▶ **RECORD LIST**:
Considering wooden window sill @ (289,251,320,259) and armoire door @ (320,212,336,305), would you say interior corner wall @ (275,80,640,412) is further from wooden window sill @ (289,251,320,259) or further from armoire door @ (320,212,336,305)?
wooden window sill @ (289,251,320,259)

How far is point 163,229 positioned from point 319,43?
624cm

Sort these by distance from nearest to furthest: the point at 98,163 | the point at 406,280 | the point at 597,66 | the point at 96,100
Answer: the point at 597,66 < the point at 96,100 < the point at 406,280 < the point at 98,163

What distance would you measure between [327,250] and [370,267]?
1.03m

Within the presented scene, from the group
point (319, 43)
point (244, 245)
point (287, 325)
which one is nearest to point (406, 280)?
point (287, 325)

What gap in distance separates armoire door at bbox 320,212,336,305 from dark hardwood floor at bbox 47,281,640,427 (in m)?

▶ **WHAT NEEDS TO BE DONE**: Please present every line of all the records above as a numbered list, leaving out the blank lines.

▶ **EXERCISE RESULT**:
1. Considering wooden window sill @ (289,251,320,259) and armoire door @ (320,212,336,305), would you say interior corner wall @ (275,80,640,412) is further from wooden window sill @ (289,251,320,259) or further from armoire door @ (320,212,336,305)?
2. wooden window sill @ (289,251,320,259)
3. How far is point 163,229 positioned from point 319,43?
4. 624cm
5. Sort these by distance from nearest to furthest: the point at 98,163 | the point at 406,280 | the point at 597,66 | the point at 96,100
6. Answer: the point at 597,66 < the point at 96,100 < the point at 406,280 < the point at 98,163
7. What distance would you measure between [327,250] and [370,267]?
8. 1.03m
9. Within the presented scene, from the group
10. point (319, 43)
11. point (244, 245)
12. point (287, 325)
13. which one is nearest to point (406, 280)?
14. point (287, 325)
15. What gap in distance separates armoire door at bbox 320,212,336,305 from dark hardwood floor at bbox 47,281,640,427 (in m)?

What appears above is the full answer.